Excerto para leitura
O ABC da crítica, da autoria de Nuno Júdice, recentemente publicado pela D. Quixote, tem por epígrafe a seguinte frase de Antoine Compagnon:
“Como a democracia, a crítica da crítica é o menos mau dos regimes, e se não sabemos qual é o melhor, não temos dúvida de que os outros são piores.”
A bonomia e a banalidade do ponto de partida ver-se-ia resgatado se, numa tal “crítica da crítica”, o distanciamento crítico diante das práticas críticas desse os seus frutos... críticos. Não terá sido esse o caso.
Pedro Mexia (na crítica que escreveu ao livro) considera, entre outros aspectos, que o livro peca por incorrer em certas imprecisões, nomeadamente no que toca a esclarecer se o seu objecto é, ou não, a crítica portuguesa. Considerando problemas mais gerais, estaria disposto lamentar precisamente o inverso: o facto de Júdice precisar em demasia, compartimentar sempre, acentuar fronteiras, linhas de demarcação estritas entre, por exemplo, “texto criativo, “texto crítico” e “texto teórico”.
Com esta demarcação, Júdice pretende – e é legítimo – frisar a primazia do objecto (do texto) na crítica. Quer dizer, a crítica não pode substituir-se ao texto criticado, passar-lhe ao lado ou tomá-lo como mero pretexto. Daí o acento na objectividade da crítica e a ideia de que o gosto compromete a inteligência da crítica. Contudo, acentuar a ligação necessária da crítica ao texto obriga a uma meditação sobre a afinidade entre as experiências da escrita e da leitura que, sob o fio da experiência do pensamento, contribuiu para baralhar aquelas fronteiras.
A afinidade entre “autor” e “leitor/crítico” – a continuidade electiva entre as experiências da escrita e da leitura –, concebe-a Júdice, já perto do fim e meio na brincadeira, nos termos de um piquenique entre autor e crítico:
“Não vou cometer o erro idealista de pensar que alguma vez teremos um piquenique na relva de críticos e autores.” (p. 104)

Dados fornecidos
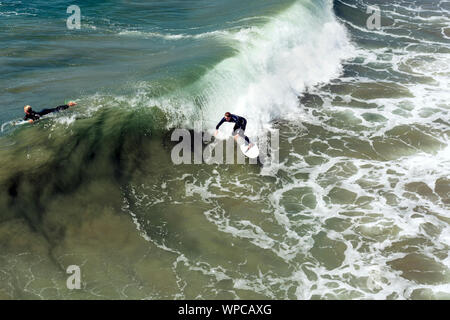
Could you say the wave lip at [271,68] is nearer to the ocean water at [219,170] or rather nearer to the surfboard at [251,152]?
the ocean water at [219,170]

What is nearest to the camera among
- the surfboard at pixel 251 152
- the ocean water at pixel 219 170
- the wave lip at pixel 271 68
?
the ocean water at pixel 219 170

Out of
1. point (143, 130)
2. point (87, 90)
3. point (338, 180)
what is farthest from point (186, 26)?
point (338, 180)

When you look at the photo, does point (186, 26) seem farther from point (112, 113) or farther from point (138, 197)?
point (138, 197)
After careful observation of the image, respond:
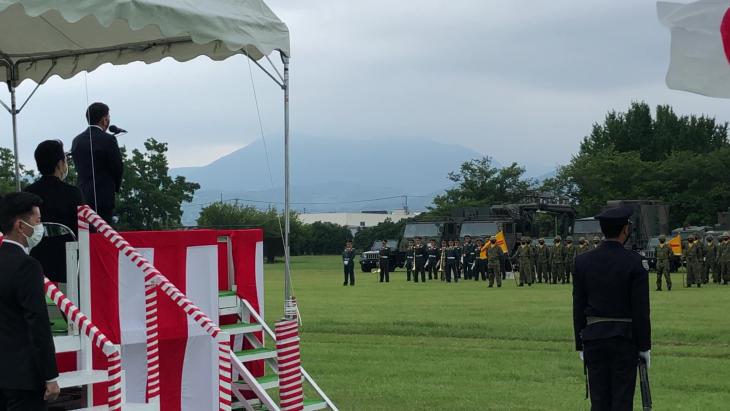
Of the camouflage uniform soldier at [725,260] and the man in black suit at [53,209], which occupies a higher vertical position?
the man in black suit at [53,209]

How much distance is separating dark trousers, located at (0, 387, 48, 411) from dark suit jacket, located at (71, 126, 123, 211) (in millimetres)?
3142

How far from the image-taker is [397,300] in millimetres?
25734

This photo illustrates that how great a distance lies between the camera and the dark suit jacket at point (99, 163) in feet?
28.3

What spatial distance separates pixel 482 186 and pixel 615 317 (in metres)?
81.0

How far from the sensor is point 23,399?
5602mm

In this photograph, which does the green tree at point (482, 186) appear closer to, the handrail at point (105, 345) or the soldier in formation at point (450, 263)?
the soldier in formation at point (450, 263)

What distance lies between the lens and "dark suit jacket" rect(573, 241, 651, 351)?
690cm

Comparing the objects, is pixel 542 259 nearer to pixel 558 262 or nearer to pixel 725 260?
pixel 558 262

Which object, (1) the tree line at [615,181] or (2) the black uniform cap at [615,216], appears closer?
(2) the black uniform cap at [615,216]

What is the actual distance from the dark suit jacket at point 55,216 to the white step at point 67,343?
2.70 feet

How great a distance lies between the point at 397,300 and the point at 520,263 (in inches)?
421

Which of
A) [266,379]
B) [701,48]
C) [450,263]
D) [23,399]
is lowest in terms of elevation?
[266,379]

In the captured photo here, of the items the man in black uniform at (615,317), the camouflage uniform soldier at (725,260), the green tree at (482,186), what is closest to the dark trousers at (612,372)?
the man in black uniform at (615,317)

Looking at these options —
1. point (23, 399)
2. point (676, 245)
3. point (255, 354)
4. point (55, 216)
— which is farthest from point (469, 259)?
point (23, 399)
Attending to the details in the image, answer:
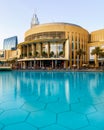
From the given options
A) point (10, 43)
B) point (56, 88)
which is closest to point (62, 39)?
point (56, 88)

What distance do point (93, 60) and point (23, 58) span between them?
27.4 metres

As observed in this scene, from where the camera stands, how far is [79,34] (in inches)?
2274

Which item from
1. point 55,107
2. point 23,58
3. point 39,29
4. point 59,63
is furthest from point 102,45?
point 55,107

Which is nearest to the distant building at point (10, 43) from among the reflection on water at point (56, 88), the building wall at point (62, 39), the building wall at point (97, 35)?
the building wall at point (62, 39)

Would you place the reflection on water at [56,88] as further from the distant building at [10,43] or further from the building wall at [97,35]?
the distant building at [10,43]

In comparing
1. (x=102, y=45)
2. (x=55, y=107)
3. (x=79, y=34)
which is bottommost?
(x=55, y=107)

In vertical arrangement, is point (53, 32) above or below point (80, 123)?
above

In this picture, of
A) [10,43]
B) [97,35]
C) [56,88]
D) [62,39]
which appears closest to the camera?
[56,88]

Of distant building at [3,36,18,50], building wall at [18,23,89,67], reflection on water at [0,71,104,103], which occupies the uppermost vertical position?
distant building at [3,36,18,50]

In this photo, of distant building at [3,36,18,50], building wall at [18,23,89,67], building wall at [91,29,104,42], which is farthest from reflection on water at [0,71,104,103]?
distant building at [3,36,18,50]

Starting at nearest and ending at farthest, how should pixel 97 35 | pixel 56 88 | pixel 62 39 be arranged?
pixel 56 88 → pixel 62 39 → pixel 97 35

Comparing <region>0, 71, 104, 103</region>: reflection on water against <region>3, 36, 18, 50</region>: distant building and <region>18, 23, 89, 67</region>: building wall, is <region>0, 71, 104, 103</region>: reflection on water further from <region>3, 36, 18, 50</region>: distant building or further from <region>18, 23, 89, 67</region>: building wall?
<region>3, 36, 18, 50</region>: distant building

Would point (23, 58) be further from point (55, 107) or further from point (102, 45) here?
point (55, 107)

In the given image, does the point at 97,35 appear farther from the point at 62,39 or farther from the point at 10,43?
the point at 10,43
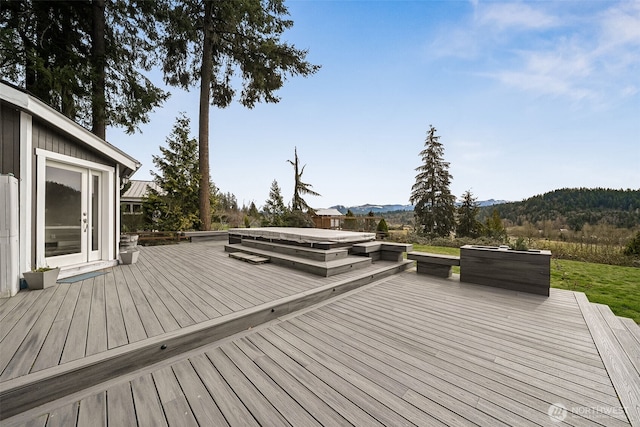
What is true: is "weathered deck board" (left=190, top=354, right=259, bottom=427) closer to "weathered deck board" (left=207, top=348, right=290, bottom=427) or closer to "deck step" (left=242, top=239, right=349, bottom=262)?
"weathered deck board" (left=207, top=348, right=290, bottom=427)

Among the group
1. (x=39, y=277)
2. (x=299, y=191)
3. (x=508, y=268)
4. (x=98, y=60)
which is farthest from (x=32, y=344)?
(x=299, y=191)

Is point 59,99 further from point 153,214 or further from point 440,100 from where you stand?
point 440,100

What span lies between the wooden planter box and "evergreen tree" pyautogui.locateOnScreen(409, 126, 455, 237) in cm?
1088

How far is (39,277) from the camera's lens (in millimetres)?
3150

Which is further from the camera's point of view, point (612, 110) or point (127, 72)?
point (127, 72)

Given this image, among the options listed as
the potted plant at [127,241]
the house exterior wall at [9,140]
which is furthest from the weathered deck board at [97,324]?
the potted plant at [127,241]

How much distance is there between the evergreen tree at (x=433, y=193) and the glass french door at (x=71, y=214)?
1431 centimetres

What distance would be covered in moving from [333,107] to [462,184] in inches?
341

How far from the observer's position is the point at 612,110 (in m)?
6.38

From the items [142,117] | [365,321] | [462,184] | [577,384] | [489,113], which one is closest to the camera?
[577,384]

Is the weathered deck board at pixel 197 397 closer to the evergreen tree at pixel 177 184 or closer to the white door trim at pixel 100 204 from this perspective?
the white door trim at pixel 100 204

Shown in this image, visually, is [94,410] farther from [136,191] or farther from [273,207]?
[136,191]

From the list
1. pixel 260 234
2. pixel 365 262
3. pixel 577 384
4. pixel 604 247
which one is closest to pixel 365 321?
pixel 577 384

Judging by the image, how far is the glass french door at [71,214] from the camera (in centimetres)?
366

Tarefas a realizar
1/ Reproduza fielmente um trecho do texto sobre O ABC da crítica. Comece nas palavras "Com esta demarcação, Júdice" e termine após "baralhar aquelas fronteiras.".
2/ Segundo o texto sobre O ABC da crítica, de quem é a frase que o livro traz como epígrafe?
3/ Prossiga o texto sobre O ABC da crítica a partir do ponto em que ele termina.

Respostas por tarefa
1/
Com esta demarcação, Júdice pretende – e é legítimo – frisar a primazia do objecto (do texto) na crítica. Quer dizer, a crítica não pode substituir-se ao texto criticado, passar-lhe ao lado ou tomá-lo como mero pretexto. Daí o acento na objectividade da crítica e a ideia de que o gosto compromete a inteligência da crítica. Contudo, acentuar a ligação necessária da crítica ao texto obriga a uma meditação sobre a afinidade entre as experiências da escrita e da leitura que, sob o fio da experiência do pensamento, contribuiu para baralhar aquelas fronteiras.

2/ De Antoine Compagnon.

3/
Júdice admite incorrer, neste ponto, num certo idealismo, como quem reconhece pouco plausível uma perspectiva desejável. Mas engana-se.... Mesmo se depois acrescenta que é saudável evitar “promiscuidades” entre autor e crítico, o tipo de metáfora empregue enviesa, à partida, o que de pertinente haveria a dizer sobre a afinidade entre escrita e leitura.
Sejamos claros: faz todo o sentido pensar - evocando o autor, o leitor e o crítico -, a continuidade entre as experiências da escrita, da leitura e da crítica. Lamentável é que esta se veja inserida numa reflexão altamente convencional, em matéria de teoria literária, em torno das aventuras e desventuras do texto literário em vias de integração no cânone... O conformismo da abordagem revela-se, entretanto, na referências a coisas como "leis que têm a ver (...) com a percepção de um universalismo da obra" (p. 26).
Hoje, passada a moda – há já algum tempo, convenhamos, décadas, mais de um século – de cantar loas ao “curso do mundo”, a ideia de uma afinidade electiva entre as experiências da escrita, da leitura e da crítica depende de se reconhecer a negatividade – o potencial crítico, o carácter subversivo, anómalo, perturbador – da arte, da literatura, do texto.
O que Júdice não vislumbra – e não só não vislumbra, como torna difícil entender – é que, precisamente, a negatividade do texto criticado é o que a crítica desdobra positivamente. Por outras palavras: a crítica do texto amplia, expande, prodigaliza o potencial crítico desse mesmo texto.
Ou não... Quer dizer, o texto pode, simplesmente, não chegar para tanto...ou até, ser-lhe simplesmente alheio; se o texto for mau, então não é criticável, diriam os primeiros românticos. Isto é, não é criticável no sentido da “crítica de arte”, mas é sumamente criticável do ponto de vista de uma “crítica da ideologia”.
O que importa é compreender que há uma fluidez intrínseca aos espaços da crítica: “crítica de arte” (no sentido primeiro-romântico de Schlegel e Novalis que Benjamin resgatou), “crítica da ideologia”, “crítica da cultura”, “crítica literária”, etc. não têm sentidos idênticos, mas não ocupam compartimentos estanques.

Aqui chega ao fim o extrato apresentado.